A missing values analysis showed that less than 5% of data was missing for all cases. Expectation maximization was used to impute missing values, as Little’s Missing Completely at Random (MCAR) test revealed that the data could be treated as MCAR (p = .367). Data from five participants who did not return to complete the posttest at the end of the semester were removed, yielding a robust sample of N = 124. Participants (N = 124) ranged in age from 18 to 33 (M = 21.64, SD = 3.70). In terms of gender identity, 65.0% (n = 80) self-identified as female, 32.2% (n = 40) as male, 0.8% (n = 1) as transgender, and 2.4% (n = 3) did not specify their gender identity. For ethnic identity, 50.0% (n = 62) identified as White, 26.7% (n = 33) as Latinx, 12.1% (n = 15) as Asian, 9.6% (n = 12) as Black, 0.8% (n = 1) as Alaskan Native, and 0.8% (n = 1) did not specify their ethnic identity. In terms of generational status, 36.3% (n = 45) of participants were first-generation college students and 63.7% (n = 79) were second-generation or beyond.

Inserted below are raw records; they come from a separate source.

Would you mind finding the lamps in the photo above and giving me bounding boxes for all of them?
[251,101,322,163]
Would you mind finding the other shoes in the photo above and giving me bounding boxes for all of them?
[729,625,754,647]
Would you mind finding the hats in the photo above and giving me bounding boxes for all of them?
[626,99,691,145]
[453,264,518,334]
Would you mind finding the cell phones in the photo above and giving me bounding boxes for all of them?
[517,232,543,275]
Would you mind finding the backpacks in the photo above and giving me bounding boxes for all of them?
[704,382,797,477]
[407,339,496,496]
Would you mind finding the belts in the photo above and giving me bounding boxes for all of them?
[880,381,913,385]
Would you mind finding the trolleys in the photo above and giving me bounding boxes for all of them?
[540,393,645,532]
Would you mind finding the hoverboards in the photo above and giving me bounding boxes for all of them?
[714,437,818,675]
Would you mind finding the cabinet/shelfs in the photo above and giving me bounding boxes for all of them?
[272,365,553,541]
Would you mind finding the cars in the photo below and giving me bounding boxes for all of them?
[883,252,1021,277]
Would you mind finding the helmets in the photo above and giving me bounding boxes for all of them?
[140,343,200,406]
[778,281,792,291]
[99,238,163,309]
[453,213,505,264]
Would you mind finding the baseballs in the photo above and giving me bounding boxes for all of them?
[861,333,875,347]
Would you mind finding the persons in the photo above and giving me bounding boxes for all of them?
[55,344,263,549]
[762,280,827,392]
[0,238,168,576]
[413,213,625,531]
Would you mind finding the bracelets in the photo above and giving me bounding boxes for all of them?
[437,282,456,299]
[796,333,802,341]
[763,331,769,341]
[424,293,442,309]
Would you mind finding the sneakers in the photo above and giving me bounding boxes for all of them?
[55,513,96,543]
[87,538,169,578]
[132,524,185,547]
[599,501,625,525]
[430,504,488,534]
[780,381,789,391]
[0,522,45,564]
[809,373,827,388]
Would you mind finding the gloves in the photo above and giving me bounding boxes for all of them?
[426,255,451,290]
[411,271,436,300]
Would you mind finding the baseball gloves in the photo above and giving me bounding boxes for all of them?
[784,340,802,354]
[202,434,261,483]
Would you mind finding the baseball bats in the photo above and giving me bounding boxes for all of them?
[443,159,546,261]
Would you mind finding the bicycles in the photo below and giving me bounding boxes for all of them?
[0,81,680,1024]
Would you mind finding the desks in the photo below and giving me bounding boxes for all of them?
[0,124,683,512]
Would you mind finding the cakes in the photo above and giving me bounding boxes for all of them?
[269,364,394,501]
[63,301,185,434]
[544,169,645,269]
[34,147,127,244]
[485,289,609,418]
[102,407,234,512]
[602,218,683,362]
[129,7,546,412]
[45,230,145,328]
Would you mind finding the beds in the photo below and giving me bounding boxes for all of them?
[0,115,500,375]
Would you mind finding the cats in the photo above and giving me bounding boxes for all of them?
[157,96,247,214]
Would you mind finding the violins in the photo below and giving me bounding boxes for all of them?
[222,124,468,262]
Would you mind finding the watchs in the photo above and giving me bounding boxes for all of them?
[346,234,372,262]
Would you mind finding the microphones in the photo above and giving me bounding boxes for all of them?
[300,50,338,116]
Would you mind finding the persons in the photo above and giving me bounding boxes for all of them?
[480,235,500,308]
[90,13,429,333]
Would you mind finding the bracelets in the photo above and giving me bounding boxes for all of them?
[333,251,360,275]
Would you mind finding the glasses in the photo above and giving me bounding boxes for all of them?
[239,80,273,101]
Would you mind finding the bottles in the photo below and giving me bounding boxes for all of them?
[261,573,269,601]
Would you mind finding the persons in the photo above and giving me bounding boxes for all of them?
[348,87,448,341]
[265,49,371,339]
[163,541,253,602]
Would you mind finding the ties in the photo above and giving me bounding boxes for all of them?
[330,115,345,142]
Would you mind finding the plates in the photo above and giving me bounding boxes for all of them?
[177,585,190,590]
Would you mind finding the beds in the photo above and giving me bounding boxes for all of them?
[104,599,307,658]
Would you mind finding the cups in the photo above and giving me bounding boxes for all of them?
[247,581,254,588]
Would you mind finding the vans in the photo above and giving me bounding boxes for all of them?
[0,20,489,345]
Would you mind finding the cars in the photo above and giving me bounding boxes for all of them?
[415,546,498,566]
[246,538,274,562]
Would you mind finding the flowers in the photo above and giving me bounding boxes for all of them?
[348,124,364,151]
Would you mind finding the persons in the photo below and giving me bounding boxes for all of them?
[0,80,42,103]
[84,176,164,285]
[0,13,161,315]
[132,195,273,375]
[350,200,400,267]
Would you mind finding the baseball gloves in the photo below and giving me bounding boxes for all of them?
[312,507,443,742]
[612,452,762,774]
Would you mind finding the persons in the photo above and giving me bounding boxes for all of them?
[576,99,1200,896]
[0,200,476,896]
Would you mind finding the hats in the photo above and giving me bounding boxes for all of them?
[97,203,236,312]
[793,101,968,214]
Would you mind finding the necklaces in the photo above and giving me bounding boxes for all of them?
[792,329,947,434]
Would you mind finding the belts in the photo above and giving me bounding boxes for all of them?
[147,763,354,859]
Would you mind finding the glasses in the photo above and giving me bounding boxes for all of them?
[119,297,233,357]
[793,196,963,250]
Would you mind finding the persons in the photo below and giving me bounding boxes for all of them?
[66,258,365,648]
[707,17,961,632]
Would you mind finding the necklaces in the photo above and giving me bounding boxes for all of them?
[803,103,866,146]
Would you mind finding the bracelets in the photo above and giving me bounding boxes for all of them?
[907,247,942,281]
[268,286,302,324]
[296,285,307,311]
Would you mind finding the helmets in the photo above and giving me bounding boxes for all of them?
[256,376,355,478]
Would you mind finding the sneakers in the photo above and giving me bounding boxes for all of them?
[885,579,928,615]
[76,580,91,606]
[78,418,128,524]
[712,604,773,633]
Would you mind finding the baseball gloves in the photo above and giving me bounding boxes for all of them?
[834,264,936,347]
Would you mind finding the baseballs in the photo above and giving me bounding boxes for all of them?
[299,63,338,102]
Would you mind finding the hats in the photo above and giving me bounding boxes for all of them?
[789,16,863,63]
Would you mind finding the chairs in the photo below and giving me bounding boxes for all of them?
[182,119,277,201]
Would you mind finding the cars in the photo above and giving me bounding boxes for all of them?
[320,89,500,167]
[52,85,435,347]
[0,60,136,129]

Group Exercise and Deep Breathing Programs
I was awarded a small grant to offer on-campus deep breathing with progressive muscle relaxation and group exercise programs. The structure of the group exercise program was based on Patterson et al. (2021), which consisted of more than 50 available exercise classes each week (e.g., cycling, yoga, swimming, dance). There was no limit to the number of classes that participants could attend; however, attending at least one class each week was required for participation in the study. Readers can refer to Patterson et al. for more information about the group exercise programming.
Neeru et al.’s (2015) deep breathing and progressive muscle relaxation programming was used in the present study. Participants completed daily deep breathing and Jacobson Progressive Muscle Relaxation (JPMR). JPMR was selected because of its documented success with treating anxiety disorders (Neeru et al., 2015). Specifically, the program consisted of four deep breathing steps completed five times and JPMR for approximately 25 minutes daily. Participants attended a weekly deep breathing and JPMR session facilitated by a licensed professional counselor. Participants also practiced deep breathing and JPMR on their own daily and kept a log to document their practice sessions. Readers can refer to Neeru et al. for more information about JPMR and the deep breathing exercises.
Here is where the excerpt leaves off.